1 Ağustos 2009 Cumartesi

ben nasıl öldüm?

hiç bilmediğim bir yerdeyim. her çeşit insanın olduğu bir yer, herkes çıplak, hayvanların bile tüyleri yok..herkes ortak bir dil konuşuyor ama ben bu dili daha önce hiç duymamama rağmen biliyorum. nasıl mümkün olabilirdi bu? adamın biri, bir arap, yüzünde hafif morlukla, kuşla konuşuyor resmen, hayal mi görüyordum yoksa? , yanımda olayları benim gibi şaşkınlıkla izleyen teyzeye sordum, "bu gerçek mi? o adam gerçekten kuşla mı sohbet ediyor?" bu cümleyi kurarken bile hayret ediyordum kendime bu benim dilim değildi, ama konuşabiliyordum. cevap vermesi birkaç saniye aldı teyzenin "evet konuşuyor" duraksadı bir an "biz öldük mü?". aman allahım şu ana kadar duyduğum en korkunç soruydu bu, o an etrafta olan biten herşeyi unutmuştum ve sadece bunu düşünüyordum, "ben öldüm mü?". çok da uzakta olmayan kırmızı renkli, garip bir ağacın altında duran banka oturuverdim, olayları algılamak için zamana ihtiyacım vardı.
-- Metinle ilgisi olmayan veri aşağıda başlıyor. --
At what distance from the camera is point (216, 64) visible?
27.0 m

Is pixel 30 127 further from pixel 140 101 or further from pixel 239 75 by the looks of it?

belki bir kaç saat bu bankta oturdum, etrafta balonla gezinen adamın yüzü dikkatimi çekti, birine çok benziyordu ki bu benzerlik benim saatlerce düşündüğüm konudan uzaklaştırmıştı beni, babamdı o. göz göze geldik ve bana gülümsedi, tüylerim diken dikendi, yanıma geldi ve balonu bankın kenarına bağlayarak; " hoşgeldin oğlum." dedi, boğazım düğümlendi, gözlerim büyüdü ve yaşlar hızlı hızlı inmeye başladı. sarıldık, ona hiç bu kadar sıkı sarılmamıştım, öldüğünde bile.. " burası cennet mi?" der demez babam kahkayı patlattı, etraftan bir kaç köpek de gülmeye başladı. nesi komikti acaba, içten içe sinirlendim. babam gülmekten ve sevinçten yaşaran gözlerini çıplak koluyla sildi;

- hayır yavrum, cennet ve cehennem bizim dünyada hayal ettiğimiz bir yer, burda herkes eşit, kimi katil, kimi hacı, kimi çocuk.. kimsenin günahı ya da sevabı yok burada, para da yok, mafya da, cami de, orospu da..
daha sorularım bitmemişti ve bitecek gibi değildi, devam ettim;

- peki bir lideriniz yok mu, hani dünyada allah dediğimiz?
- yok. burada herkes kendinin lideri, dedim ya herkes eşit, böcek hanım da (yerdeki karafatmayı gösterip saygıyla eğilerek), elvis presley de, herkes..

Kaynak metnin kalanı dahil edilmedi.